====== Passage to read

However, as we have been documenting, Saudi Arabia today is much like France of the 17th century. The ruling class does not care about its people at all, and their extravagant and open flouting of all the tenets of Islam fuels the rage of the commoners, many of whom are very poor and forced to abide by strict tenets of Islamic law or face severe punishments. Saudi Arabia’s historical enemy going back to pre-Islamic times, Iran, is growing in power and has cultivated deep economic and friendly political ties with all of Saudi Arabia’s neighbors in Bahrain, Qatar, the UAE, Syria, Jordan, and even her other historical nemesis, Turkey. While not a major world power, Iran is a regional power who if not liked, at least has the respect of many of her neighbors and beneficial economic ties with them. The cooperation between Iran and Turkey in light of the situation with Saudi Arabia and the calls for a resurrection of Ottoman civilization as expressed by Erdogan is the sign of an Islamic uprising that historically takes place every few centuries throughout the Muslim world and at this point is overdue for another one. As long as Turkey shows respect to the Shiites, which they have shown they will so far, the Aryo-Ottoman union poses a grave threat to Saudi Arabia.
The situation of the USA in this conflict, while appearing to be negative, is actually not as bad as one would think. It is well known that America is the proverbial “crack whore” who walks the alleys of the Middle East- she will go with anybody so long as she can get her fix of cheap oil. Turkey and Iran surely know this, and in spite of America’s militaristic talk towards Iran, they are not going to attack Iran so long as the Iranians are being backed by Russia and now are allied with another current (albeit tenuous) American ally in Turkey and most importantly, through Turkey’s close historical ally in Germany. This likewise explains the situation with ISIS in Syria and how both the USA and Turkey were supporting ISIS- ultimately, America is going to ally with whoever guarantees her access to oil at a good price, and she does not care who dies or what is destroyed in the process.

============
====== Collected data

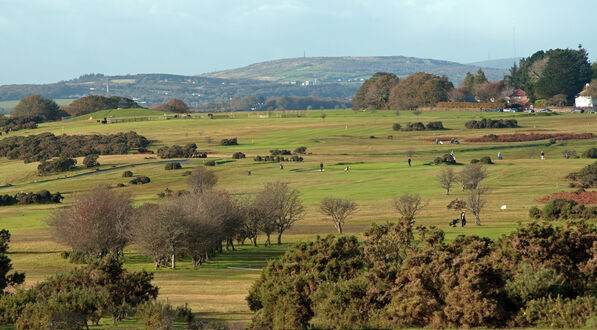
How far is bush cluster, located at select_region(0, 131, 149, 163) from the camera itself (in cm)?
12600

============

The tasks
a: In the passage on Saudi Arabia, Iran, and Turkey, which country is called Saudi Arabia's historical enemy going back to pre-Islamic times?
b: Carry the passage on Saudi Arabia, Iran, and Turkey on past its final sentence.

Final answers
a: Iran

b:
Israel is a historical US ally, and as has been pointed out has been very influential in the formation of US policy in the Middle East. They are also allied to Saudi Arabia, and as many have pointed out, the Israelis openly admit they helped to fund ISIS and all of the horrors they committed in Iraq and Syria for the same policy goals as part of the same geopolitical conflict with the Russian and other regional powers.
The problem that Israel now has is that the conflict in Syria is basically at an end. The US backed forces of ISIS are essentially defeated because the goal of destabilizing the Middle East to cause the manufactured “refugee crisis” to lead to the rise of nationalism has been accomplished. Turkey has emerged stronger than ever and closer to her German ally, which as we have documented both are using the manufactured “crisis” to bolster their own political and social positions. Russia has come out as Syria’s ally and is now viewed as a stronger power in the region, and while they are enemies of Turkey they are not going to interfere in Iran’s affairs because they do not want or need a conflict with Iran and Turkey at the same time. The USA, while having spent a considerable amount of money, simply will just reallocate its resources in the region, restructure its alliances, and continue about as it has before.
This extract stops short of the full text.